▶ _TEKSTFRAGMENT_:
Ook in artikel 11, tweede lid, van de Regeling Gemeenschappelijk Geldstelsel Curaçao en Sint Maarten (hierna: Regeling) staat dat de kosten en opbrengsten van de herdenkingsmunten worden toegerekend aan het desbetreffende land.

De Raad constateert dat in de brief van de SG van 19 juni 2013 van een ander uitgangspunt wordt uitgegaan.

Verder constateert de Raad dat in de financiële paragraaf in de nota van toelichting wel is aangegeven dat er financiële gevolgen zijn voor Curaçao/Sint Maarten, maar niet in welke verhouding en hoe deze gedekt zullen worden. Ook is niet duidelijk of de kosten voor rekening komen van Curaçao, wat volgens de Raad het geval zou moeten zijn op grond van artikel 11, tweede lid, van de Regeling, of voor rekening van Curaçao/Sint Maarten.

De Raad adviseert de regering om de financiële paragraaf aan te passen met inachtneming van het bovenstaande.

2. Het ontwerp

a. Het aantal uit te geven zilveren munten en de formulering van artikel 1 (artikel 1)

– Het aantal uit te geven zilveren munten

Artikel 1, onderdeel a, van het ontwerp bepaalt dat maximaal 750 zilveren munten zullen worden uitgegeven. In de financiële paragraaf in de nota van toelichting staat dat er 100 stuks herdenkingsmunten zullen worden geslagen. Hoewel laatstgenoemd aantal binnen het aantal valt van de in het ontwerp aangegeven 750 zilveren munten die maximaal zullen worden uitgegeven, is de Raad van mening dat het verschil tussen deze aantallen zodanig is dat dit een nadere uitleg behoeft. 
De Raad adviseert de regering de nota van toelichting aan te vullen met inachtneming van het bovenstaande.

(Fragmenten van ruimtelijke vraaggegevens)
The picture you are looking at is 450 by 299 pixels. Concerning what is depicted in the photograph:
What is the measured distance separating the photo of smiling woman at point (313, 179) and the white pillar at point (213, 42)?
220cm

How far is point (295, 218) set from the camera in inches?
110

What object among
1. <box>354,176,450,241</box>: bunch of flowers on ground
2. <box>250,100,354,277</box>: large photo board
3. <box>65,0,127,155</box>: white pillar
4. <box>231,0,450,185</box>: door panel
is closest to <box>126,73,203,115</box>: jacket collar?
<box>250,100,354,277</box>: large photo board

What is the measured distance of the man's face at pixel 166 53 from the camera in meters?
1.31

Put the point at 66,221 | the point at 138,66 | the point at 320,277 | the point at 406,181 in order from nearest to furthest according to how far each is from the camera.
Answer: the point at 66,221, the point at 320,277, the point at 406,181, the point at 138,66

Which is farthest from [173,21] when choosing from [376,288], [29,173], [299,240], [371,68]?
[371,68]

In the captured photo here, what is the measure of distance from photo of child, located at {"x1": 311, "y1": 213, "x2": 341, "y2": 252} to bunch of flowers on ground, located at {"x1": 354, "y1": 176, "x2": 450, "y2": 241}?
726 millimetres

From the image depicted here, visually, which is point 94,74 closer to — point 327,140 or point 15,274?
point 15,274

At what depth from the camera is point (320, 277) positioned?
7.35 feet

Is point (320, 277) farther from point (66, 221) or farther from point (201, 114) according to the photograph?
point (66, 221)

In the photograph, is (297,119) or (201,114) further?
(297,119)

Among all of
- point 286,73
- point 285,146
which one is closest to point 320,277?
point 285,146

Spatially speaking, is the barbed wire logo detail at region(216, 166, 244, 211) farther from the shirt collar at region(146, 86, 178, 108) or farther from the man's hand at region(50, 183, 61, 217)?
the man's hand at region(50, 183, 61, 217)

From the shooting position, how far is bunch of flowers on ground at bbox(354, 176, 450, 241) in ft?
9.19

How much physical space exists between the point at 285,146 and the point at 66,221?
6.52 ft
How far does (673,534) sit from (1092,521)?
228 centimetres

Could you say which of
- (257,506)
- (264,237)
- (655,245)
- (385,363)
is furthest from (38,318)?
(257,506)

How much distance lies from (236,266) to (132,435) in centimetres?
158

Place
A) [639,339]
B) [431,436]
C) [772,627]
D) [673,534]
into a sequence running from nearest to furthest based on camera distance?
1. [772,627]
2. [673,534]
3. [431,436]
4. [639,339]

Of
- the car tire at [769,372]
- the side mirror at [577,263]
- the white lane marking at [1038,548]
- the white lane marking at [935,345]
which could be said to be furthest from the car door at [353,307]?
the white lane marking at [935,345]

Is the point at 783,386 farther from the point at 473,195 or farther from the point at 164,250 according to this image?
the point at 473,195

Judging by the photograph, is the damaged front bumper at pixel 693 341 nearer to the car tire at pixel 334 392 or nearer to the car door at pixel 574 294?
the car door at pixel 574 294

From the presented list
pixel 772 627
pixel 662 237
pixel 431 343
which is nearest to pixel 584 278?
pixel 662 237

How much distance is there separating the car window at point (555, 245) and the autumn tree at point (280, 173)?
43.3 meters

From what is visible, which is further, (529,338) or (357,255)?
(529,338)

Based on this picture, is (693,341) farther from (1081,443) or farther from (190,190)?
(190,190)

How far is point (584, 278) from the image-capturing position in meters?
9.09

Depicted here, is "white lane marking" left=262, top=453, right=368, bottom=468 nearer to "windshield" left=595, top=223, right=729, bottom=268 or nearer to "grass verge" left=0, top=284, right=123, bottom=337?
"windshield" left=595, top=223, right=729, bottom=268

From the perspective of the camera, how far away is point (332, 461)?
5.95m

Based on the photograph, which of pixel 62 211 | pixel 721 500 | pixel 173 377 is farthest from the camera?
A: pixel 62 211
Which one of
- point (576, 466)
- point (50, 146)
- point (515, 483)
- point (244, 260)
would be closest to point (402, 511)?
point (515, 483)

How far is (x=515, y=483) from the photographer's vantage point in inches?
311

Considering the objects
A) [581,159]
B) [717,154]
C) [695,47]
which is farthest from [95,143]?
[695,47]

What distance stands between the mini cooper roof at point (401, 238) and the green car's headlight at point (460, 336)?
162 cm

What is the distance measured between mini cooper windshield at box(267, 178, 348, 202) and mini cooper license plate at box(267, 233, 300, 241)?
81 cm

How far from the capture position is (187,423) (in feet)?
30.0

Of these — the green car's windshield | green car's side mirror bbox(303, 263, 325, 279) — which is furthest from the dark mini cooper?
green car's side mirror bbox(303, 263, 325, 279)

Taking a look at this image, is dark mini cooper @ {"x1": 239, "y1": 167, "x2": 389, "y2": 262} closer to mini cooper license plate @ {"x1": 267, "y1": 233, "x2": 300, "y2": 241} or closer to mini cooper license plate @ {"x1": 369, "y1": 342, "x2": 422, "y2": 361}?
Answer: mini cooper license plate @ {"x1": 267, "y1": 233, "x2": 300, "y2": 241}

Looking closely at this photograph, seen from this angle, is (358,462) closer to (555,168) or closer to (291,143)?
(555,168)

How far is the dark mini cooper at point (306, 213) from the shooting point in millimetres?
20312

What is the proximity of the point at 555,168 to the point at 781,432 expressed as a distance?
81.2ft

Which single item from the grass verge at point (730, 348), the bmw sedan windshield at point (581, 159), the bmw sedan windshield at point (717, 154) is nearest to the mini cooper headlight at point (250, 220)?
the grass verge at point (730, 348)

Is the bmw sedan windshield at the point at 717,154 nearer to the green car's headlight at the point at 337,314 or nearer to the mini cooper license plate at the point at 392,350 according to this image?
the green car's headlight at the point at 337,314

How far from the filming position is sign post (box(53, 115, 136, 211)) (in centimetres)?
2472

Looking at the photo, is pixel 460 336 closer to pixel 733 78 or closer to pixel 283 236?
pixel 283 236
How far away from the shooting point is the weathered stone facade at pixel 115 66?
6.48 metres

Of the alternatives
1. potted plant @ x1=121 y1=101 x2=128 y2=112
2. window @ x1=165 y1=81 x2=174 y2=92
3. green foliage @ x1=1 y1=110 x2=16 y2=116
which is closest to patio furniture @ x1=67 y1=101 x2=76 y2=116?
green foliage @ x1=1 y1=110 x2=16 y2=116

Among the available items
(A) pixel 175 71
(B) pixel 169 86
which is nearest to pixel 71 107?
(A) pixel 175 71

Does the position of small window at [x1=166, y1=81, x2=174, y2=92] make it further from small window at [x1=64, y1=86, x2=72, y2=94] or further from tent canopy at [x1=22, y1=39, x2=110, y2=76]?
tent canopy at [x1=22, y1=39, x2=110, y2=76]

▶ _TE DOEN_:
a) Kopieer woordelijk het deel van de tekst over de herdenkingsmunten dat begint bij "Verder constateert de" en eindigt bij "passen met inachtneming van het bovenstaande.".
b) Geef bij elke bewering hieronder aan of die overeenkomt met de tekst over de herdenkingsmunten. Antwoord telkens met ja of nee en citeer letterlijk de woorden uit de tekst die de doorslag geven.
(i) Artikel 1, onderdeel a, van het ontwerp bepaalt dat maximaal 750 zilveren munten worden uitgegeven.
(ii) Volgens de financiële paragraaf in de nota van toelichting worden er 750 herdenkingsmunten geslagen.
(iii) De financiële paragraaf in de nota van toelichting vermeldt in welke verhouding de financiële gevolgen voor Curaçao/Sint Maarten gedekt worden.

▶ _ANTWOORDEN PER OPDRACHT_:
a)
Verder constateert de Raad dat in de financiële paragraaf in de nota van toelichting wel is aangegeven dat er financiële gevolgen zijn voor Curaçao/Sint Maarten, maar niet in welke verhouding en hoe deze gedekt zullen worden. Ook is niet duidelijk of de kosten voor rekening komen van Curaçao, wat volgens de Raad het geval zou moeten zijn op grond van artikel 11, tweede lid, van de Regeling, of voor rekening van Curaçao/Sint Maarten.

De Raad adviseert de regering om de financiële paragraaf aan te passen met inachtneming van het bovenstaande.

b)
(i) Ja: "Artikel 1, onderdeel a, van het ontwerp bepaalt dat maximaal 750 zilveren munten zullen worden uitgegeven."
(ii) Nee: "In de financiële paragraaf in de nota van toelichting staat dat er 100 stuks herdenkingsmunten zullen worden geslagen."
(iii) Nee: "maar niet in welke verhouding en hoe deze gedekt zullen worden"